● **Attività proposte**
1. Nel testo sull'Ospizio di Campiglio, perché il notaio Giovanni trascrisse il contenuto dei quattro privilegi di indulgenza dopo averli letti? Rispondi in una o due frasi.
2. Cita fedelmente la parte del testo sull'Ospizio di Campiglio che si apre con le parole contenenti "Il notaio Giovanni procedette" e si chiude con "affissione a Pinzolo.".

● **Testo di studio**
*-*-*

Per sancire l'ufficialità di tale
evento era espressamente giunto pure il notaio Giovanni, funzionario
del vescovo. Queste le sue parole: «alle richieste del signor
Oprando del detto Ospizio scrissi questa
carta e la perpetuai e la ridussi in
forma pubblica». «Scrissi questa carta»: il documento ufficiale su
pergamena protagonista del nostro racconto che, giunto fino a noi, ci
racconta oggi con dovizia di particolari quanto accadde in quella
lontanissima domenica di ottocento anni or sono.
Nel corso degli anni si erano
accumulate quattro “lettere patenti” (privilegi di indulgenza),
scritte in momenti diversi e tutte molto importanti. In queste
quattro lettere altrettanti vescovi, insigni autorità ecclesiastiche
del tempo, si erano espressi con grande favore nei confronti del
piccolo e giovane rifugio in cima alla Rendena, arrivando a offrire
ai suoi futuri benefattori larghe indulgenze.
Le parole del notaio
Giovanni sono esaurienti: «Il signor Oprando converso dell'Ospizio
della gloriosissima Madre di Dio Maria di Campiglio, della località
di Ambeno, porse a me Giovanni sottoscritto notaio quattro lettere
sigillate con diversi sigilli (...) e mi pregò, per timore di Dio e
della beatissima sua Madre Maria di ridurle in forma pubblica».
Con
solennità Oprando consegnò al notaio Giovanni i manoscritti. I loro
sigilli spiccavano con evidenza, e conferivano ancor maggiore gravità
al momento.
Le firme in calce erano di grande prestigio: il primo
era stato scritto da Wolfkero, patriarca della sede di Aquileia in
carica dal 1204 al 1218; il secondo da Sjcardo, legato del papa e
vescovo di Cremona dal 1185 al 1215.
Gli ultimi due documenti erano
stati redatti dai due predecessori del vescovo di Trento Adelpreto,
in quel momento titolare della cattedra di san Vigilio: Corrado da
Beseno (principe vescovo di Trento tra il 1188 e il 1205) e Federico
Wanga.
Il notaio Giovanni procedette alla lettura di tutti e quattro
i privilegi di indulgenza, quindi passò a trascriverne il contenuto per
consentirne la pubblica affissione a Pinzolo.
Un gesto che, oggi, ci
permette di conoscere i dettagli della fondazione e dei primi anni di
vita dell'istituto di Campiglio.
In tutte le lettere troviamo brevi
e preziosissimi brani dedicati alla descrizione monastero; Wolfkero
definisce la conca di Campiglio «uno strettissimo monte, dove i
passanti venivano oppressi dai predoni con vari pericoli (...) le
(cui) facoltà proprie non sono sufficienti al sostentamento dei
poveri e dei deboli che ivi confluiscono in abbondanza».

*-*-*

● **Dati di esercitazione**
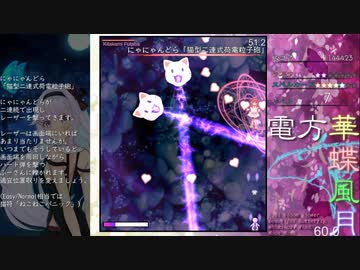 【自作ゲーム】東方の.LIVE版が遊びたくて仕方なくなったので、自分で作ることにした【二面】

*-*-*

● **Soluzioni per consegna**
1. Il notaio Giovanni trascrisse il contenuto dei quattro privilegi per consentirne la pubblica affissione a Pinzolo.

2.
Il notaio Giovanni procedette alla lettura di tutti e quattro
i privilegi di indulgenza, quindi passò a trascriverne il contenuto per
consentirne la pubblica affissione a Pinzolo.